A practical guide to web data QA part III: Holistic data validation techniques

In case you missed them, here’s the first part and second part of the series.

The manual way or the highway...

In software testing and QA circles, the topic of whether automated or manual testing is superior remains a hotly debated one. For data QA and validation specifically, they are not mutually exclusive. Indeed, for data, manual QA can inform automated QA, and vice versa. In this post, we’ll give some examples.

Web data QA: Pros and cons - manual vs automated tests

It is rare that data extracted from the web can be adequately validated with automated techniques alone; additional manual inspections are often needed.

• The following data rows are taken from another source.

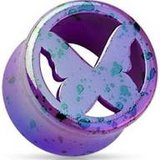 Purple butterfly tunnels body jewelry in Camp Lejeune, North Carolina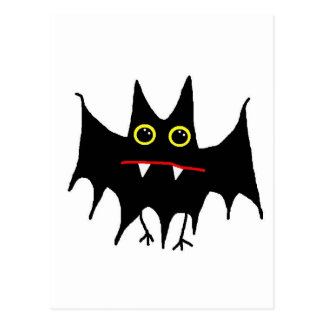 BattyBat Postcard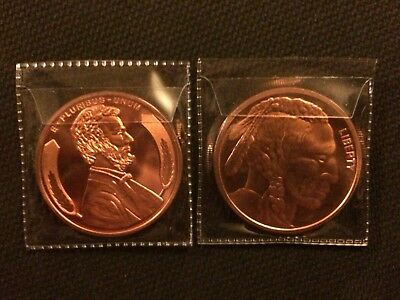Lot of two 1oz .999 Fine copper Rounds (1909 Lincoln & Indian Head)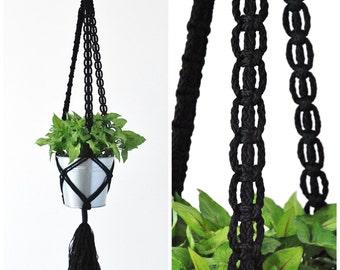 MACRAME PLANT HANGER // Hanging Plant holder // Black Hanging Planter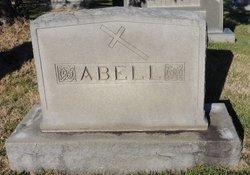 Edna Marie <i>Raley</i> Abell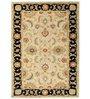 Asterlane Gold Woolen 96 x 60 Inch Abstract Rectangular Area Rug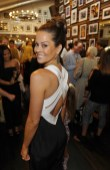 John Varvatos Event 2012 Brooke Burke FashionDailyMag Selects 3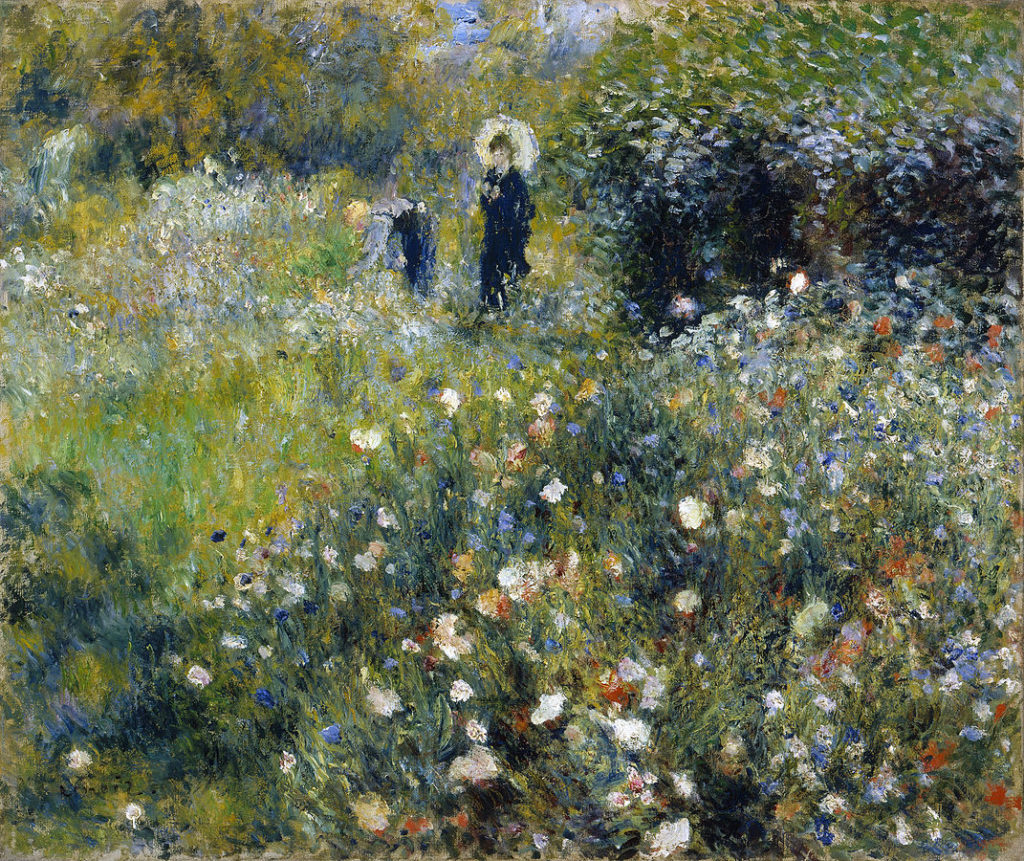 In the 19th century, Renoir painted several of the most beautiful gardens in art.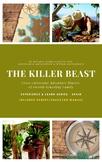 The Killer Beast - Spain - Experience & Learn Series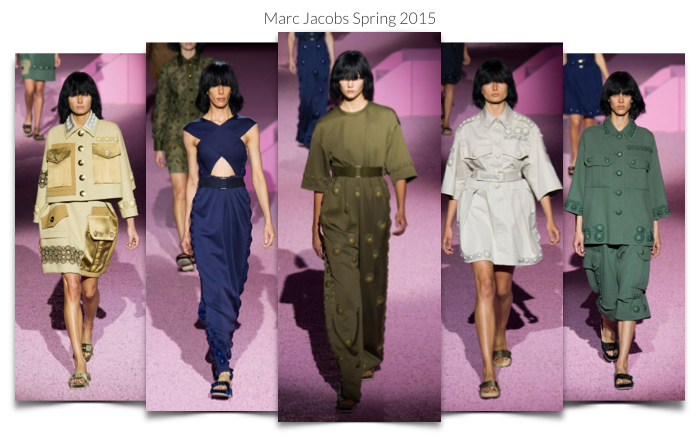 marc jacobs spring 2015.001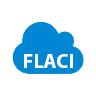 flaci.com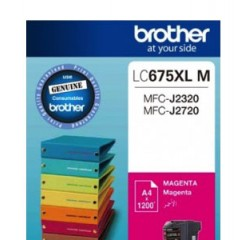 Brother LC-675XLM Ink Cartridge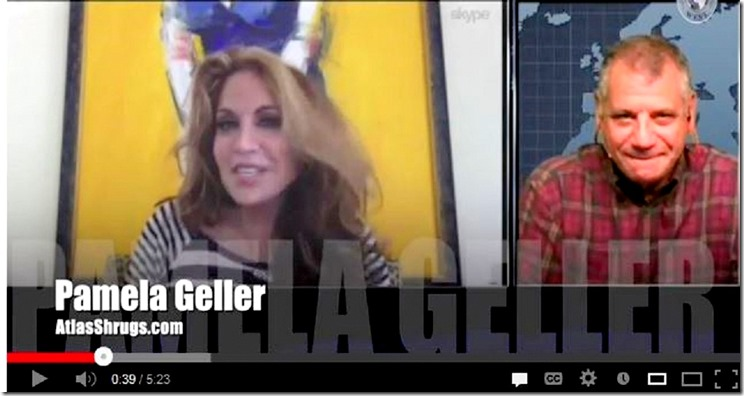 Pam Geller - Tom Trento. Screen Capture of TrentoVision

The optimal blend of manual and automated tests depends on factors including:

The volume of data extracted
Cost of automated test development
Available resources

When considered in isolation, each has its benefits and drawbacks:

Automated tests

Pros:

Greater test coverage (in the case of data, this means whole-dataset validation can be performed)
Speed
Hands-free, typically not requiring human intervention (in the case of a dataset as opposed to an application)
Easier to scale

Cons:

False alarms
Development effort; the time is taken to develop once-off, website-specific validation might be better spent on thorough manual QA

Manual tests

Pros:

Some tests can't be automated; this forces rigorous attention to detail that only a human eye can provide
Usually better for semantic validation
The “absence of evidence != evidence of absence” problem; visual inspection of websites can and does uncover entities that the web scraper failed to extract; automation validation struggles with this aspect.

Cons:

Slow
Prone to human error and bias
Time-consuming
Repetition takes a lot of time and effort

Combining manual and automated validation

Automated testing is most suitable for repetitive tasks and regression testing when rules are clearly defined and relatively static, this includes things like:

Duplicated records;
Trailing/leading whitespaces;
Unwanted data (HTML, CSS, JavaScript, encoded characters);
Field formats and data types;
Expected patterns;
Conditional and inter-field validation; etc.

Manual tests, on the other hand, are invaluable for a deeper understanding of suspected data quality problems, particularly for data extracted from dynamic e-commerce websites and marketplaces.

From a practical point of view, the validation process should start with an understanding of the data and its characteristics. Next, define what rules are needed to validate the data, and automate them. The results of the automation will be warnings and possible false alarms that need to be verified using manual inspection. After the improvement of the rules, the second iteration of automated checks can be executed.

Semi-automated techniques

Let's suppose we have the task of verifying the extraction coverage and correctness for this website: http://quotes.toscrape.com/

The manual way

If you try to achieve this task in a fully manual way, then you usually have the following options:

Testing several examples per page sequentially or randomly;
Simply looking over the extracted data with a spreadsheet program or simple text editors relying on their filters or other techniques;
Copy & paste, sorting, and then comparing - it would require a lot of time.

The automated way

The same task can be easily done with an automation tool. You will need to spend some time investigating what needs to be extracted, do some tests, and voila. However, there are some points to be aware of:

You might need to know a bit of coding;
You may need to understand CSS and XPath;
You could know how to setup Selenium;
Validation with JSON Schema (covered in part I).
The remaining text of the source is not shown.